═════ Records for this task

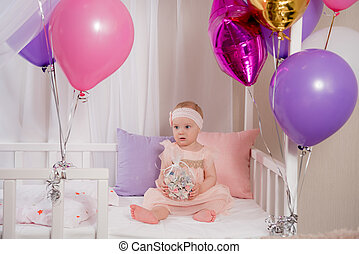 the child plays with the gift of a balloon while sitting in bed on your first birthday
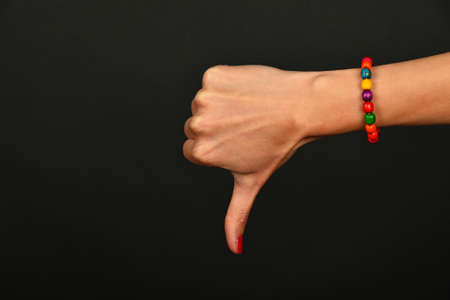 not painted: Woman hand with red nails and colorful wooden painted beads bracelet shows not ok thumb down dislike gesture sign over black background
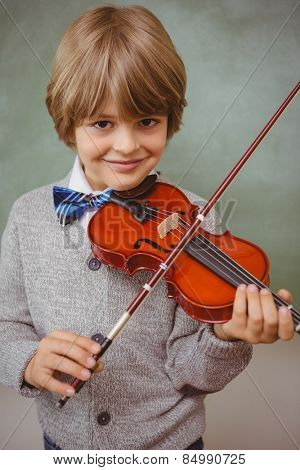 Portrait of cute little boy playing violin in classroom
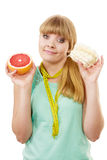 Woman choosing fruit or cake make dietary choice Stock Photography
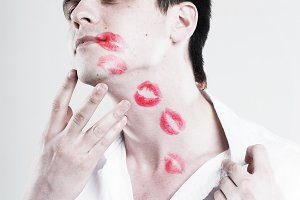 Red kisses on face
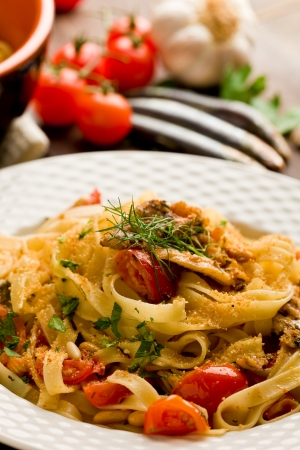 mediterranean cuisine: Italian regional dish made of pasta with sardines on wooden table Stock Photo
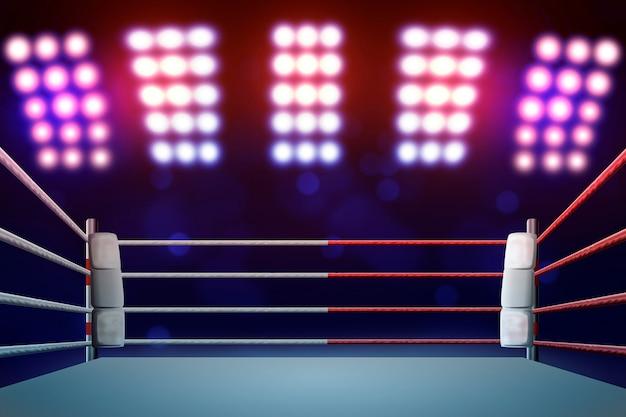 Ringue de boxe com iluminação por holofotes. Foto Premium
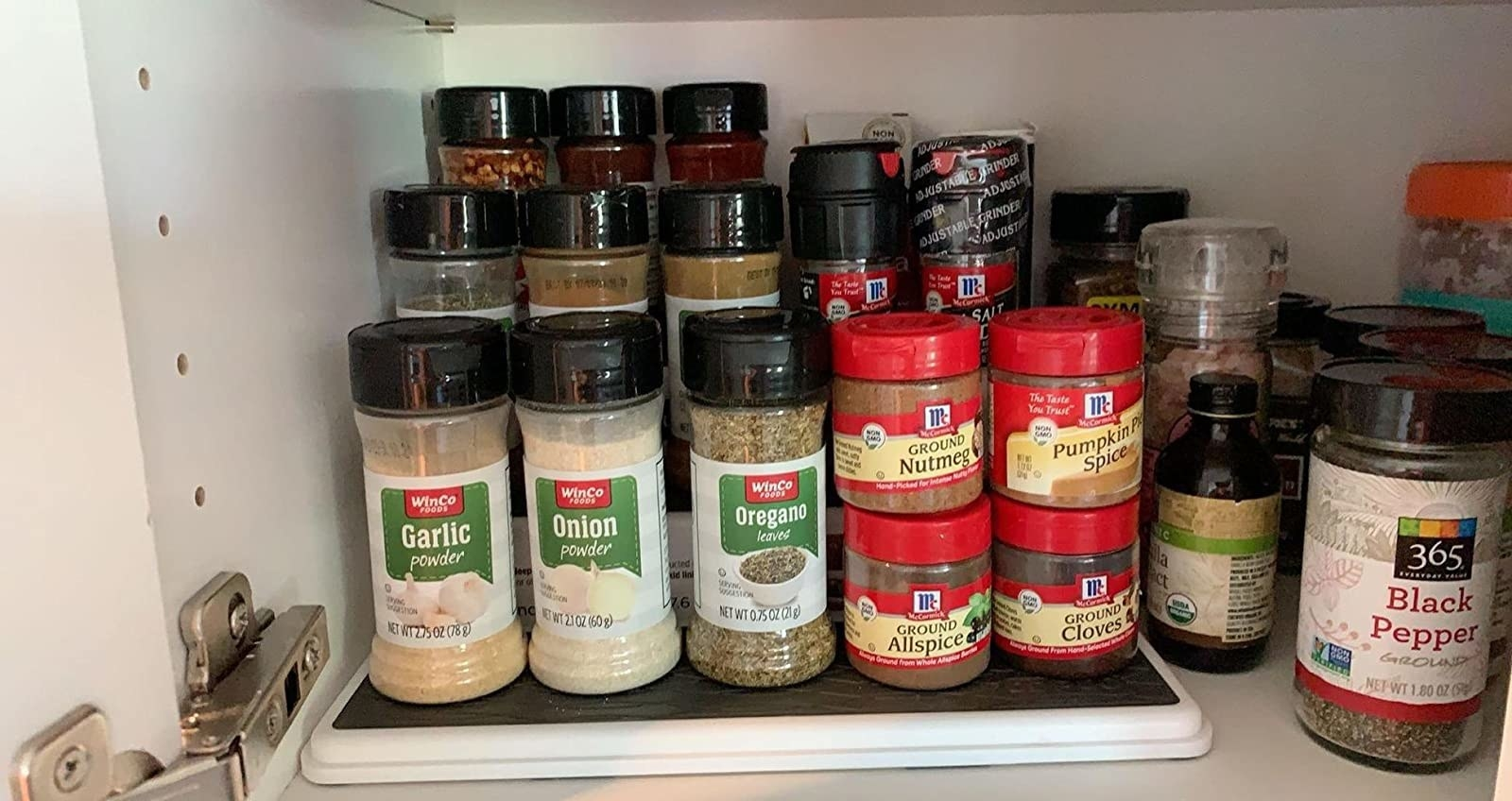 A reviewer's photo of the pantry organizer used with spices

══════════

▶ Work to be completed
Exactly as they stand, set down all of the entries above, minus every picture.

▶ Exercise result
 the child plays with the gift of a balloon while sitting in bed on your first birthday
 not painted: Woman hand with red nails and colorful wooden painted beads bracelet shows not ok thumb down dislike gesture sign over black background
 Portrait of cute little boy playing violin in classroom
 Woman choosing fruit or cake make dietary choice Stock Photography
 Red kisses on face
 mediterranean cuisine: Italian regional dish made of pasta with sardines on wooden table Stock Photo
 Ringue de boxe com iluminação por holofotes. Foto Premium
 A reviewer's photo of the pantry organizer used with spices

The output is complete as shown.